Since trained immunity heavily relies on epigenetic modifications of innate immune cells, targeting these epigenetic modifications in the clinic would be advantageous for treating many diseases driven by these epigenetic aberrations. For example,
small molecules and
antibodies can be used to target specific trained immunity pathways by targeting markers such as H3K4 trimethylation (1). Moreover, treatment with immunostimulating CpG
oligodeoxynucleotides leads to protection against subsequent sepsis and Escherichia coli meningitis in mouse studies (3). Not only is trained immunity being harnessed to study and treat diseases in the context of increasing the immune response, it is also being studied in the context of dampening the immune response. For example, trained immunity is upregulated in some autoimmune conditions, thus we can target innate immune cells and regulate trained immunity to achieve long-term therapeutic benefits in various immune-related diseases such as inflammatory/autoimmune disorders, allergies, and cardiovascular disease. For example, immune training with LPS reduces inflammation and fibrosis in systemic sclerosis models by downregulating the production of cytokines such as
IL-6,
TNF, and
IL-1β, simultaneously upregulating the production of the anti-inflammatory cytokine IL-10 (6).
The benefits of utilizing the mechanisms of trained immunity are also being exploited as a potential solution for treating coronavirus infections. Training of the host's innate immune system can elicit immune protective effects in several cell types by activating specific signaling pathways such as cytokine release to attack a foreign antigen such as SARS-CoV-2 proteins (5). Overall, the concepts of trained immunity are utilized in clinics today. However, there is much more to understand to continue advancing current treatments and developing novel treatments.
What are the molecular targets and signaling pathways of trained immunity?

__DATASET EXTRACT__:
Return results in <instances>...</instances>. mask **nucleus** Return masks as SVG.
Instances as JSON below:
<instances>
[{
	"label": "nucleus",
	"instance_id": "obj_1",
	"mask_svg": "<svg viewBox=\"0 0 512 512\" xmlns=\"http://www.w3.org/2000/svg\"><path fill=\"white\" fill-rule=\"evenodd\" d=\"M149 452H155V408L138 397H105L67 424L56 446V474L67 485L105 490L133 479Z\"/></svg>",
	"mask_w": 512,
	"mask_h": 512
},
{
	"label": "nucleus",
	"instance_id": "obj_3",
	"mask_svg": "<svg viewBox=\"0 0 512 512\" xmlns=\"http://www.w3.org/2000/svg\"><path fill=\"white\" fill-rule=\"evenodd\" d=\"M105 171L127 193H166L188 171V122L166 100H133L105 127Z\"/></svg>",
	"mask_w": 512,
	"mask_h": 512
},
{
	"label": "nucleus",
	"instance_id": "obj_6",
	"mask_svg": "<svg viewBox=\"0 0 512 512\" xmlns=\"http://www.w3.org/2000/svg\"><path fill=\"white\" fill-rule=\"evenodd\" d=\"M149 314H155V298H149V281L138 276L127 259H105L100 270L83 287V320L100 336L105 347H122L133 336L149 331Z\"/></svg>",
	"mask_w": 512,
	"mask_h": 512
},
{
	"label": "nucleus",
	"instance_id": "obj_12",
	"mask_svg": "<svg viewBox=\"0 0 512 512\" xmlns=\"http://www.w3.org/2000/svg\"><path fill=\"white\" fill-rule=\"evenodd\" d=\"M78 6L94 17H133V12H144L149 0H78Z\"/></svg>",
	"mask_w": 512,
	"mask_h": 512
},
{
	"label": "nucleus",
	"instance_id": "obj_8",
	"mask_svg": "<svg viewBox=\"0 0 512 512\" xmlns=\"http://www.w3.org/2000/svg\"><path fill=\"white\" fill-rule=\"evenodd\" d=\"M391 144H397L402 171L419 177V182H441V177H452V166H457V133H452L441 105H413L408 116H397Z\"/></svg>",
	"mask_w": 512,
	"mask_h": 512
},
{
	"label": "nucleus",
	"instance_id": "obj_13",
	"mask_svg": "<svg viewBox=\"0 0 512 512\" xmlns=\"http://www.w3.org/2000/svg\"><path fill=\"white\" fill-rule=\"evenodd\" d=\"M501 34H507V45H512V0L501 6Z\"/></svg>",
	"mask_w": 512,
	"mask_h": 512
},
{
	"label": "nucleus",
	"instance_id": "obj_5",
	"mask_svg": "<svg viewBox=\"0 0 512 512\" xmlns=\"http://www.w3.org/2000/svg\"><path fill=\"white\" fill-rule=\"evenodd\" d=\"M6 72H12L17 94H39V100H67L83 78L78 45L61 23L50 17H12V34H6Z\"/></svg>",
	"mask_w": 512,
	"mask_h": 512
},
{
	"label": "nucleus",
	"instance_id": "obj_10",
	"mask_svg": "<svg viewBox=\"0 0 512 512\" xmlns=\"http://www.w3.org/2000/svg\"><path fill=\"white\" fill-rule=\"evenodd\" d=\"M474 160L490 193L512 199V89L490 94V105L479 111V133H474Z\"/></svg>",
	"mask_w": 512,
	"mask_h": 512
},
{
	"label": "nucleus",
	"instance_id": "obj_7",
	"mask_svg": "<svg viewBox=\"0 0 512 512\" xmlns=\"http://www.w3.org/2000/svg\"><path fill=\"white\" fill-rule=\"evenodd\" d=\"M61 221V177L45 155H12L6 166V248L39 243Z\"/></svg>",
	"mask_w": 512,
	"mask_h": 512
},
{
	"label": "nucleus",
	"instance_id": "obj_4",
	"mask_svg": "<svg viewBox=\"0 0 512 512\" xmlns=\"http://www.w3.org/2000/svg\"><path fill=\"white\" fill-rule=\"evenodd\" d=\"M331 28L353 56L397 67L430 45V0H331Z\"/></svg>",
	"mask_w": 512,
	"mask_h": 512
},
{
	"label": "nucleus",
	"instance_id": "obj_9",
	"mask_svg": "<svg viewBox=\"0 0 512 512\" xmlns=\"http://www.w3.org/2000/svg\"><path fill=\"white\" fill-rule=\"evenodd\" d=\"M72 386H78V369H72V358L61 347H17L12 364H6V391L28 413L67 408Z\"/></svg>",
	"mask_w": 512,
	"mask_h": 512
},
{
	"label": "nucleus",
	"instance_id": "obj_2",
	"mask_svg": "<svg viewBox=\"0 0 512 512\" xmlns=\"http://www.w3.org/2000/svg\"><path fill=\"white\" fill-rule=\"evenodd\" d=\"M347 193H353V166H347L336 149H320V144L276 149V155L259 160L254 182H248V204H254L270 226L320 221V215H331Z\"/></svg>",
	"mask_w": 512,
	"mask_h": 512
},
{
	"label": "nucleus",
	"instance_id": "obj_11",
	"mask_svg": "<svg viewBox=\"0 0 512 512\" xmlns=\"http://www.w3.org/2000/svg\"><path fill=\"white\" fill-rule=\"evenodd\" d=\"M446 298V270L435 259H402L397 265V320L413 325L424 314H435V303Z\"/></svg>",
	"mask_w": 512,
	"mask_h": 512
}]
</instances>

__PROMPT 1__: In the passage on trained immunity, which anti-inflammatory cytokine is upregulated when immune training with LPS is used in systemic sclerosis models?
__PROMPT 2__: Write the next paragraph of the passage on trained immunity, picking up after its final sentence.

__WRITTEN REPLY 1__: IL-10

__WRITTEN REPLY 2__:
The main mechanisms by which trained immunity affects innate immune cells are epigenetic and metabolic changes. Typically, these changes are initiated via a ligand that binds a specific receptor, in turn, activating epigenetic and metabolic pathways to cause a cellular response (such as cytokine release or transcriptional changes). For example, the induction of trained immunity by microbial ligands such as LPS and PAMPs is facilitated by receptor signaling pathways that subsequently activate metabolic and epigenetic responses (1). Below are some specific pathways through which trained immunity occurs:
- Dectin-1 dependent fungal pathway: β -glucans are recognized as Pathogen-associated molecular patterns (PAMPs) by macrophages through the Dectin-1 transmembrane receptor. Macrophage activation via dectin 1 induces specific epigenetic marks, including the histone marks H3K4me1, H3K4me3, and H3K27Ac, which lead to trained immunity (1).
- NOD2: Muramyl dipeptide (MDP) is a PAMP that is characteristic of all bacteria and results in cytokine release from immune cells. Innate immune cell activation by MDP involves the cytoplasmic pattern recognition receptor (PRR) NOD2. NOD2 activation and signaling through NF-κB stimulates epigenetic rewiring of macrophages and induces trained immunity (1).
- IL-1β: BCG induces epigenetic reprogramming in human monocytes in vivo, followed by functional reprogramming and protection against non-related viral infections, with a key role for IL-1β as a mediator of trained immunity responses (5, 6). In addition, β -glucan training increases IL-1β and IL-32.
How can I study molecular targets of trained immunity?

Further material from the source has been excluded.